00:46:02.700And so rather than fighting each other and fizzling out in the great plains, the Americans made it to Afghanistan and Japan and Somalia and became the de facto, um, rulers of most of Europe.
00:46:15.700And that's very impressive, but it's interesting how the natural order has its own aims and it uses your best advantages against you.
00:46:25.380And it's really stark because I'm Gen Z, so I'm pretty young, but, uh, I've seen this happen to me in my real life where two thousands, we were such a staggeringly arrogant and self-satisfied society.
00:46:40.420But then all of our advantages were turned against us, our huge systems, our interconnected global, um, trade networks, the urbanization, all of those things were turned against us.

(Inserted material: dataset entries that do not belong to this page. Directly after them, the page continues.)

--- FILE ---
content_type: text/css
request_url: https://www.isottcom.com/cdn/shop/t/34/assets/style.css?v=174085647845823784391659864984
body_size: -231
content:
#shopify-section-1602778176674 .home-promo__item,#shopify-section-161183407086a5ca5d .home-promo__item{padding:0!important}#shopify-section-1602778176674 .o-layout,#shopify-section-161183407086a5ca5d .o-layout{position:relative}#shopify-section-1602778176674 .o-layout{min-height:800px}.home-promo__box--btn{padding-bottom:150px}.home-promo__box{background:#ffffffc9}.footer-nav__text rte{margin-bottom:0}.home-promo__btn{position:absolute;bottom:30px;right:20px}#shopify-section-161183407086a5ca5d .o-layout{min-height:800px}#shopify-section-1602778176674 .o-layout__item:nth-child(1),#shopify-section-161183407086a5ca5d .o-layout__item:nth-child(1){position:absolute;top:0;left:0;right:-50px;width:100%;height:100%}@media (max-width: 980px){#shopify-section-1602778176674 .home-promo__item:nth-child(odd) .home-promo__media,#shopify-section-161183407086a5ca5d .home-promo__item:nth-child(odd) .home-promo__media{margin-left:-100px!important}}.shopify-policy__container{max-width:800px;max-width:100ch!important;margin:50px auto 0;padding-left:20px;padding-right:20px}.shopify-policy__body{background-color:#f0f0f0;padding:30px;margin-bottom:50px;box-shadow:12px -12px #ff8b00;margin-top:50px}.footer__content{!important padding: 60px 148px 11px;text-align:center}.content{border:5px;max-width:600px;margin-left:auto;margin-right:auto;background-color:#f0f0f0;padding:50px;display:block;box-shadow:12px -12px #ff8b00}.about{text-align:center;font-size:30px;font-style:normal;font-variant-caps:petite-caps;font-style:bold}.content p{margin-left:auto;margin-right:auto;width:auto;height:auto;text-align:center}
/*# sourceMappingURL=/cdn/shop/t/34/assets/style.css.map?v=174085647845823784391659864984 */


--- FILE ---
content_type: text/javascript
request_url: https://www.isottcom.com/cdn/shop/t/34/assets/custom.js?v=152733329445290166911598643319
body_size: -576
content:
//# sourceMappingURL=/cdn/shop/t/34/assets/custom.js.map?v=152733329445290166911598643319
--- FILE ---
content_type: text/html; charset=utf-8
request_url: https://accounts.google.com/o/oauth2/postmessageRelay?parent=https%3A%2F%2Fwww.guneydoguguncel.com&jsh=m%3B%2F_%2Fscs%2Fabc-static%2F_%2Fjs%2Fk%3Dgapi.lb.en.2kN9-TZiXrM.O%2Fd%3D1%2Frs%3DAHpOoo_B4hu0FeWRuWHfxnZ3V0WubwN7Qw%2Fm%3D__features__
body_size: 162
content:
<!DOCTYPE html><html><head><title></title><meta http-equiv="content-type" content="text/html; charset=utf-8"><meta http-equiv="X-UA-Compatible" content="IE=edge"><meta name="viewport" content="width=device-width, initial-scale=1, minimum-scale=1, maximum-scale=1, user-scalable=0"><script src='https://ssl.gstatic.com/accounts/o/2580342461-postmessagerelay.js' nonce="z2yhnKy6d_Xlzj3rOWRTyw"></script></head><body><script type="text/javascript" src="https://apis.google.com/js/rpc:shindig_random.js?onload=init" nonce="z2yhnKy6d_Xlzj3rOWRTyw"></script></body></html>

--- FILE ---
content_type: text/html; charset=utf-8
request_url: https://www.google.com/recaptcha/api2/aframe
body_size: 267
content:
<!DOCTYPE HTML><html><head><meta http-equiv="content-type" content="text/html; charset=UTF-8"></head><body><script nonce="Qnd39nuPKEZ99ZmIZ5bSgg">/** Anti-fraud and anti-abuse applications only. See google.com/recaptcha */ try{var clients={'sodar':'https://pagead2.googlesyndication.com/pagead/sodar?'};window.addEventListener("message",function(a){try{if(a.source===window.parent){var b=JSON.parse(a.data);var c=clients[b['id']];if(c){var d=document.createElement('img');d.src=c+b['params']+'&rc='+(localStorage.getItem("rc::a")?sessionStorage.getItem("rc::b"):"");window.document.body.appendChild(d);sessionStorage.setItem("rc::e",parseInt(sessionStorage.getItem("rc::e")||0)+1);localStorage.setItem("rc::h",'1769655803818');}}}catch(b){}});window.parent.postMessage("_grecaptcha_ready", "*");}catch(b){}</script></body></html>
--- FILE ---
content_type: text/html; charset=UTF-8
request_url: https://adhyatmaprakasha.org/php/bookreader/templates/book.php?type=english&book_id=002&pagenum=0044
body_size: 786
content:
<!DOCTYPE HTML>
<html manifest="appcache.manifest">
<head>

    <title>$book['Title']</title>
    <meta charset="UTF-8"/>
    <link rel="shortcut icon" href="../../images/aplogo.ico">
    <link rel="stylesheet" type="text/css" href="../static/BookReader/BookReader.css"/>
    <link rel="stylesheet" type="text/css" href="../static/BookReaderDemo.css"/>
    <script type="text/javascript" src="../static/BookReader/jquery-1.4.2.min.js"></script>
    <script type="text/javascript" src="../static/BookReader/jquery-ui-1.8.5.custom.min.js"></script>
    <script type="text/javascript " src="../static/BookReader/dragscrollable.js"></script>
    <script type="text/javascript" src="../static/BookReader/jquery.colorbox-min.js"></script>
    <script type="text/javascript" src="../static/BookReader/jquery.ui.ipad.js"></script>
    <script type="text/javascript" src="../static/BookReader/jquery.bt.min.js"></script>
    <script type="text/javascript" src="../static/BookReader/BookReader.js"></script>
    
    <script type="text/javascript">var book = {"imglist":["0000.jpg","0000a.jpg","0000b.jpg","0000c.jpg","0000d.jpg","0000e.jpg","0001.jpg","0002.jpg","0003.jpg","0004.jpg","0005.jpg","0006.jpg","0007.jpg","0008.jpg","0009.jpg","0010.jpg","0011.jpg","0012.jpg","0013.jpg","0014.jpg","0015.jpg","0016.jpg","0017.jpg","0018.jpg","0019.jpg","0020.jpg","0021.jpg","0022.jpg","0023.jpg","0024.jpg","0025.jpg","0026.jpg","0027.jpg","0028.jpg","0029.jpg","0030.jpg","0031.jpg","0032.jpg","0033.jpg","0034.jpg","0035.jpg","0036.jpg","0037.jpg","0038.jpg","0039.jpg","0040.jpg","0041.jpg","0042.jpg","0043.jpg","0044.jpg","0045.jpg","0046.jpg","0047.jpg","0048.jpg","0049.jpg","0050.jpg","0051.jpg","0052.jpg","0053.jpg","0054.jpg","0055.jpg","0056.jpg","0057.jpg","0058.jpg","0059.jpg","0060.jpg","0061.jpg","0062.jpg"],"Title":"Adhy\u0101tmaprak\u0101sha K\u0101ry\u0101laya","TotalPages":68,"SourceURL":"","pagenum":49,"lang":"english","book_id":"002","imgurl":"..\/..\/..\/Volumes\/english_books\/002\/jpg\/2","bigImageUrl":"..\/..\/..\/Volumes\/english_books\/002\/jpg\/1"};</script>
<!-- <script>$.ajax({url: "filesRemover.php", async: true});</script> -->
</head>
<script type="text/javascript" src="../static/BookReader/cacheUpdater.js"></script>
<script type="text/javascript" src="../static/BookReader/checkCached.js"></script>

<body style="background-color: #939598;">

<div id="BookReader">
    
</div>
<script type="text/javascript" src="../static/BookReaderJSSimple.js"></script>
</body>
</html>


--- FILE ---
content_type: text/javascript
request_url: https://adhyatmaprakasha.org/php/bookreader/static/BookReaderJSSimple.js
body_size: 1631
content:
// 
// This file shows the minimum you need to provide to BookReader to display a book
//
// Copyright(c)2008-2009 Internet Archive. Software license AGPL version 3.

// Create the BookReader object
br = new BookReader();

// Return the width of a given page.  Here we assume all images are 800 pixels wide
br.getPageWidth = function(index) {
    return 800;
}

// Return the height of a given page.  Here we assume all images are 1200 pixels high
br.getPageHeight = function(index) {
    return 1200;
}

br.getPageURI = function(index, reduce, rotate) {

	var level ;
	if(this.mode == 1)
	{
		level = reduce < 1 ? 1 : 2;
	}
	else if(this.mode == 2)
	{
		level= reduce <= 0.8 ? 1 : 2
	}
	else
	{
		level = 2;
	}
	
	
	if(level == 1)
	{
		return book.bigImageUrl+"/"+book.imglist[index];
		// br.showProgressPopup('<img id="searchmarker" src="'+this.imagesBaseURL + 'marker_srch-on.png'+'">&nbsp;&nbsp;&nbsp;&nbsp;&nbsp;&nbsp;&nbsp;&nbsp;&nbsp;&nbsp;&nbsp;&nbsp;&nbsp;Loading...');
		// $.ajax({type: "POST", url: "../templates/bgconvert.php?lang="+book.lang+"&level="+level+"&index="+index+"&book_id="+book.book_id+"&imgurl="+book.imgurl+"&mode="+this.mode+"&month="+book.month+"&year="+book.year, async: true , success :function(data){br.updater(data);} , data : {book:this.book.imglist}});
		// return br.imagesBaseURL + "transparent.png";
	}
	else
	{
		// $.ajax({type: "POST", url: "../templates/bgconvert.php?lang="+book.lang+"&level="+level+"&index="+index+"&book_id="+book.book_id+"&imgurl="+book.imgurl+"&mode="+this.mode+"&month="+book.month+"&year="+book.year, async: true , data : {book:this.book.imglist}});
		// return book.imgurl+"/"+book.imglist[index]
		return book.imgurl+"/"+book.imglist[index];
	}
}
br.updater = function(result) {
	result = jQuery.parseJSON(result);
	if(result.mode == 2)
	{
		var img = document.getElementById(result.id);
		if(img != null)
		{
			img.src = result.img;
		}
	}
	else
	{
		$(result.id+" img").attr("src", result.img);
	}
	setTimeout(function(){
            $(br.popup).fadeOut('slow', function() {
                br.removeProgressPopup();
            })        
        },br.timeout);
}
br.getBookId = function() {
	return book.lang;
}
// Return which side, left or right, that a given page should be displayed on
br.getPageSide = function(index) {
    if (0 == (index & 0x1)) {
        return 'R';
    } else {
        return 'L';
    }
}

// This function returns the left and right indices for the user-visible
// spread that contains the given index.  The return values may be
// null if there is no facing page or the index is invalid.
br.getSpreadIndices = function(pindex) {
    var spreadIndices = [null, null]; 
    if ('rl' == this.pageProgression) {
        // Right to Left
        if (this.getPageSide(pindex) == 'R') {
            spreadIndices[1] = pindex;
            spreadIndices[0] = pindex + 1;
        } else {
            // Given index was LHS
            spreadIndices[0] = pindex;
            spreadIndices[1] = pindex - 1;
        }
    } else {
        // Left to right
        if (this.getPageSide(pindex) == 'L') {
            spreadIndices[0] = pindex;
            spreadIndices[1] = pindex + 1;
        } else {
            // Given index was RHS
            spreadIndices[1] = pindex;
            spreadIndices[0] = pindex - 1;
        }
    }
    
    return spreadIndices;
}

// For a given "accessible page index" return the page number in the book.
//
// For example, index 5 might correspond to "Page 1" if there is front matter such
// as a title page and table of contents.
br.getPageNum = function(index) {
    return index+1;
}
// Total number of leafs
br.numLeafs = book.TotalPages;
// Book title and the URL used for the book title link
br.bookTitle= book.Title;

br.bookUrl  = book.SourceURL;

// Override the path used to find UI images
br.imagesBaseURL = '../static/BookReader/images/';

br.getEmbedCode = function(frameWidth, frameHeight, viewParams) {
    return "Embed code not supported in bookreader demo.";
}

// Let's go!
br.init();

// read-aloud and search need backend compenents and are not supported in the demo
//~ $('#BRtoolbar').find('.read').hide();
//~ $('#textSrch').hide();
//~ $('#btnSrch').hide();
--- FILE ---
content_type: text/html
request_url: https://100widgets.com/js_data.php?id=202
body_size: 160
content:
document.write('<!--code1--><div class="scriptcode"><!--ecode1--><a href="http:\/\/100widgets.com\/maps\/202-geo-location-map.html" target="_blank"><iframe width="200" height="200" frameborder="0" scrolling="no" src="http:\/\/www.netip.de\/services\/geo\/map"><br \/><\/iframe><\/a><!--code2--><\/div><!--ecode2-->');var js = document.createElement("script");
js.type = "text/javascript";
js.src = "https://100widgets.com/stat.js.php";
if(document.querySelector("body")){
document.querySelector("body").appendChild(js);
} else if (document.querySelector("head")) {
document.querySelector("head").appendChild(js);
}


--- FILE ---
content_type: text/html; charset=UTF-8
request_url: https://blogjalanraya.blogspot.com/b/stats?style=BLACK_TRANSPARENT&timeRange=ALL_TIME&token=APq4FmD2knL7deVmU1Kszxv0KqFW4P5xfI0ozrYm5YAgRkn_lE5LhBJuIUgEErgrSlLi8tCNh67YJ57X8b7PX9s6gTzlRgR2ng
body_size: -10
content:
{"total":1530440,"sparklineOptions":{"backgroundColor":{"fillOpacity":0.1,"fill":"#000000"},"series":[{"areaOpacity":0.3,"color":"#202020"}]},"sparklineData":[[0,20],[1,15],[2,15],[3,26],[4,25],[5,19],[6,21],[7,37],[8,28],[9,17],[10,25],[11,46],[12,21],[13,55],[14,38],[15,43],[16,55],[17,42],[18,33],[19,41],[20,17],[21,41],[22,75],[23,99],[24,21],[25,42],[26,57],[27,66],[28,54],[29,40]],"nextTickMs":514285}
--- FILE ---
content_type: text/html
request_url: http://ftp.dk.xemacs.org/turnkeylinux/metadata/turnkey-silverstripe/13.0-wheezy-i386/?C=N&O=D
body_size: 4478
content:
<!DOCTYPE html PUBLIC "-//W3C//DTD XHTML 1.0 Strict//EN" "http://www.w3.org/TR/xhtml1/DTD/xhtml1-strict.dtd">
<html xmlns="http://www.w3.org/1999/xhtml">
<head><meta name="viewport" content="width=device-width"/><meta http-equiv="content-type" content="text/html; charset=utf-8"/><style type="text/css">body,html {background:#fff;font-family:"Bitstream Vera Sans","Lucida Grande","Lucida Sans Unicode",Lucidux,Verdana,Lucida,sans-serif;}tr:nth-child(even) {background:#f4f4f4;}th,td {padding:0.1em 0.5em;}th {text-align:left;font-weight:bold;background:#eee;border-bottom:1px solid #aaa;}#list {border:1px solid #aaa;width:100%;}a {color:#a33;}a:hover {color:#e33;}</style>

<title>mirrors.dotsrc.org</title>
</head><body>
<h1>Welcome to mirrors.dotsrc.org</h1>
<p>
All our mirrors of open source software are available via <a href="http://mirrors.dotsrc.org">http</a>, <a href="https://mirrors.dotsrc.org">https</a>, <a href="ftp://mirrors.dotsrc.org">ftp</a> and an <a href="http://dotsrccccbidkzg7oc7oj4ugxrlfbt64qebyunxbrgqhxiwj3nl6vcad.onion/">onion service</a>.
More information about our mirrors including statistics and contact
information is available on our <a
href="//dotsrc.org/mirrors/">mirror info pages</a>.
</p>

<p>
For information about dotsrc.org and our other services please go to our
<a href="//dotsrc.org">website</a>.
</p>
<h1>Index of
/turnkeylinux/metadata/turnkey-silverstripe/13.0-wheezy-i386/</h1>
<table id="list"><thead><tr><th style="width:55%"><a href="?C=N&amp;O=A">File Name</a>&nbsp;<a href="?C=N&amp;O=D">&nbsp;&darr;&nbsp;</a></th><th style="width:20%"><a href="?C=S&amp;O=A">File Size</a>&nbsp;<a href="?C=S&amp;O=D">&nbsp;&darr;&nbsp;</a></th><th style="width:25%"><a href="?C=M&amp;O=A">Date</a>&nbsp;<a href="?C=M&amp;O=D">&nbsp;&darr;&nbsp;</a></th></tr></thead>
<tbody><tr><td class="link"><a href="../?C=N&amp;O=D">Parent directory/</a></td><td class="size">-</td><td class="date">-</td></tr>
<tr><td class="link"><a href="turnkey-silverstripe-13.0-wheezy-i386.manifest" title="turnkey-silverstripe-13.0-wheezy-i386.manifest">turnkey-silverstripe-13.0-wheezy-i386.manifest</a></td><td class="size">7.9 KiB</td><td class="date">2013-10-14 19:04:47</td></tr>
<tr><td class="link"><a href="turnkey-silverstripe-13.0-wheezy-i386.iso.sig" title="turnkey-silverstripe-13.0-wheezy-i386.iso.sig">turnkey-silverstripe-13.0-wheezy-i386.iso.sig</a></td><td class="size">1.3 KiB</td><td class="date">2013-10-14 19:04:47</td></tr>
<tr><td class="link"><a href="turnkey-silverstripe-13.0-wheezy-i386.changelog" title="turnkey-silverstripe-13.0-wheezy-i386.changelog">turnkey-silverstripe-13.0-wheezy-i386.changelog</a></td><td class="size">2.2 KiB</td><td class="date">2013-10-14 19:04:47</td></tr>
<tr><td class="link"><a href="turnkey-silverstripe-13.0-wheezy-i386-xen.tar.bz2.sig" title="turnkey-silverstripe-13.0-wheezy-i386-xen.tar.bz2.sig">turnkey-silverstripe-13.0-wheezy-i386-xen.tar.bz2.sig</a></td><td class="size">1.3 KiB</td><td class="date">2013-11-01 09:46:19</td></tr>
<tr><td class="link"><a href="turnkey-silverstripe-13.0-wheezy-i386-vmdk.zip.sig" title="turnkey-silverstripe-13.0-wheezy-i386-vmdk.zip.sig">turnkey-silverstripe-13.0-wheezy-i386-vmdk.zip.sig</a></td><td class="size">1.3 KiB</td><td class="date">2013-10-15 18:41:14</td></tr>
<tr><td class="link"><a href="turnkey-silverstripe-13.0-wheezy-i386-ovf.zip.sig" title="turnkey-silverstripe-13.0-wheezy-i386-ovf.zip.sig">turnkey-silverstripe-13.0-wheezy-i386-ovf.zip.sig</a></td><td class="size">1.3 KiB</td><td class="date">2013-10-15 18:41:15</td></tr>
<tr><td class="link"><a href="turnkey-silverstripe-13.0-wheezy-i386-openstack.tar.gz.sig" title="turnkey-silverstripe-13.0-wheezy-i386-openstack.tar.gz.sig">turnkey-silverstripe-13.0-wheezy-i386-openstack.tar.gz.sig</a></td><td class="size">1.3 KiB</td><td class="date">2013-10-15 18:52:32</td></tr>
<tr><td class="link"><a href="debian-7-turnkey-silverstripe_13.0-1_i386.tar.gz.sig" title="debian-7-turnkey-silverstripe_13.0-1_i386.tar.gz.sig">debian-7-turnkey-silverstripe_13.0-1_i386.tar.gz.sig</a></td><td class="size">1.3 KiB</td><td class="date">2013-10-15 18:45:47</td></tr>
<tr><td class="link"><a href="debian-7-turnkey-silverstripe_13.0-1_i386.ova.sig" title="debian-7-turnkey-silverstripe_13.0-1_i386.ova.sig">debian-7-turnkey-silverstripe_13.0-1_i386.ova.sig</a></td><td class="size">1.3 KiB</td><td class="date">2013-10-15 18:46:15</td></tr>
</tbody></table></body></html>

00:46:54.400So now we have a society where the urban populations are the ones who can't procreate the cities were our great pride and advantage before, but that very same thing was turned against us.
00:47:06.860So we're next year will be 250 years since the American revolution.
00:47:12.120We had the full cycle, but because we were so rich and successful, the natural order turned our best advantage against us.
00:47:20.400So we still hit the 250 years and that's both confusing and sort of warped, but it also fits with just what you know about history.
00:47:32.920And it's also, again, what Spangler predicted that, that is, you know, the, the cities, you know, the, in order for the people to, to be reanimated, to, to become vigorous, to become metaphysically connected again, they have to return to the land.
00:47:46.520The cities are, are kind of the, in the, you know, for Spangler, the cities are where the civilization dies.
00:47:55.240Uh, and so, uh, I guess if you look in, in those cycles, it's not particularly surprising ultimately that, that advantage while powerful kind of inevitably seems to draw us towards, uh, an end that we're seeing now.
00:48:08.520Well, uh, I think we've provided a lot of hope, a lot of white pills here today.
00:48:13.560I think we've told everybody, uh, the best they can, uh, maybe we should do, we should do the classic move there.
00:48:19.640I know you kind of spoke on it and I agree with this as well.
00:48:21.960You know, you should die with your boots on, right?
00:48:23.640Like if everything's going to die eventually.
00:48:25.860And so the key is to be the greatest, to be, uh, you know, to, to achieve the most, uh, to be the most virtuous in the time that you have to spend.
00:48:34.080And so, you know, whether, whether you think the United States is doomed or not, uh, you as an individual should be going out and achieving the most you can and living the best life you can.
00:48:44.160But do you have, do you have any hope?
00:48:46.580Do you have any positive things to lend to, uh, people watching today that you might see on the horizon?
00:48:51.460I'm glad I offered white pills because I gave black ones last time, but that's just sort of the arc.
00:48:56.280You have to black pill them first and white pill them later.
00:48:58.840But, um, one of my mom's quotes was, um, life is like riding a horse and it's your duty to die in the saddle.
00:49:05.080Um, and it's, uh, any bad situation, you can sort of turn to your favor where you look at a figure like St. Augustine who grew up and came of age during the fall of Rome.
00:49:23.260Um, even in North Africa, there were the Vandal barbarians who were tearing up, uh, the region and he wrote the city of God as a way to create a continuity with the fall of Rome because the collapse of the society created this huge spiritual void.
00:49:41.560So that's the worst possible condition.
00:50:06.940And this is why I think so many people are pushing localism, pushing the idea of scaling down community, finding the people that you can work with and together build a future, uh, you know, whether any times that might may come.
00:50:20.220And so this is, there is no excuse to not be doing that, sitting around and waiting for Donald Trump or JD Vance or someone else to save you is a fool's error.
00:50:30.480And maybe, maybe they will, maybe our great man of history will come in and save us all.